Quasi-static ultrasound (US) elastography and magnetic resonance (MR) elastography are two techniques available in our laboratory, developed by the Ultrasound Imaging Team and the NMR and optics Imaging Team, respectively. Our objectives are to analyze which approach better suits for a specific medical application and to investigate the potential of combining the two techniques. Deep assessment and comparison of US and MR elastography have already been initiated [1]. An example is provided below with a CIRS test object (model 049) dedicated to elastography experiments.

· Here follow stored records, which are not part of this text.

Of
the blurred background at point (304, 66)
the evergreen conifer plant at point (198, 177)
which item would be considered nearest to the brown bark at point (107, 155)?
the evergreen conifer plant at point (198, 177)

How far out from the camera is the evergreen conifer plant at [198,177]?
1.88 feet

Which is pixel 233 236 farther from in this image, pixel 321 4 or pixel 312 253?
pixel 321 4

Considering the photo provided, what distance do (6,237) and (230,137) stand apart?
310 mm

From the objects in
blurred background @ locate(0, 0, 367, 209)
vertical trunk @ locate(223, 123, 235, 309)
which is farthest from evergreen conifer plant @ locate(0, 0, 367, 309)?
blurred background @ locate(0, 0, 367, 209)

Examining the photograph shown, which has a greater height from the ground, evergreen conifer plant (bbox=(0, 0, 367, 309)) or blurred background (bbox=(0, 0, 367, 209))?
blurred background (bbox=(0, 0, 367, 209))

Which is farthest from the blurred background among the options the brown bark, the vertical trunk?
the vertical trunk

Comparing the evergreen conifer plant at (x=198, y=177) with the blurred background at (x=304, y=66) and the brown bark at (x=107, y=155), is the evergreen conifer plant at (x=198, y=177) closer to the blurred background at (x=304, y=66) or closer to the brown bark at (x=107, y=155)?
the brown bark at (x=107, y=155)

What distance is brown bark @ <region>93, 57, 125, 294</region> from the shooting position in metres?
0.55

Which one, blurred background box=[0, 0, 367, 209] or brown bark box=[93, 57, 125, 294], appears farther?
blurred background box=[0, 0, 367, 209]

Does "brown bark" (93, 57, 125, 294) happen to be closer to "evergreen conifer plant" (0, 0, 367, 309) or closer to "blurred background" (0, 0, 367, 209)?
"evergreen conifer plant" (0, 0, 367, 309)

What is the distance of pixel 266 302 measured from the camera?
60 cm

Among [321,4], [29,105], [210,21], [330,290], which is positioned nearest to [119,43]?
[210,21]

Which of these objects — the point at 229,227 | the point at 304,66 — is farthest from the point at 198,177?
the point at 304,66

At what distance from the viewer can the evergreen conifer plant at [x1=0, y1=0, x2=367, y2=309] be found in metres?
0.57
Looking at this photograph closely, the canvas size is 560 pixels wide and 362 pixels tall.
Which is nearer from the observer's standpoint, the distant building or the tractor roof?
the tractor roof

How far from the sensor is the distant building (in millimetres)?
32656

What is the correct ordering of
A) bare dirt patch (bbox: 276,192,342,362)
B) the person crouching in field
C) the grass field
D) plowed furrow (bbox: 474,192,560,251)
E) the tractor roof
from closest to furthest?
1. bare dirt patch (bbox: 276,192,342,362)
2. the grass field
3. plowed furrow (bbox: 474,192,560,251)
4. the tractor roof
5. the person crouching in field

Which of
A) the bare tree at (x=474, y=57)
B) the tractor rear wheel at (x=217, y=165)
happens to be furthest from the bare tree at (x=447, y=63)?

Fig. 1: Description of the CIRS phantom, model 049. (a) Phantom picture, (b) Top view of the phantom and (c) right end view. This test-object contains eight spheres of different size (10 and 20 mm), location and mechanical properties. The background material has a Young’s modulus of 29 kPa, whereas spheres have a Young’s modulus of 6 kPa (in blue), 17 kPa (in orange), 54 kPa (in green) and 62 kPa (in yellow).


Fig. 2 (a) Amplitude, (b) Shear wave visualization, and (c) Shear modulus cartography (kPa) at the S1, S2, S3 and S4 inclusion slice position.The MRE measures realized (3µ=6kPa, 15kPa, 37kPa and 41kPa respectively) are in good concordance with the inclusion characteristics.


Fig. 3 (a) B-mode images and (b) Strain images (in %) obtained for the four phantom locations scanned S1, S2, S3 and S4.

US-E puts in relief inclusion positions and provides information on strain over time.


[1] D. Grenier, E. Brusseau, H. Liebgott, F. Duboeuf, F. Pilleul, and O. Beuf. MR-Elastography versus quasi-static US-Elastography. In ESMRMB, Antalya,Turkey, 2009.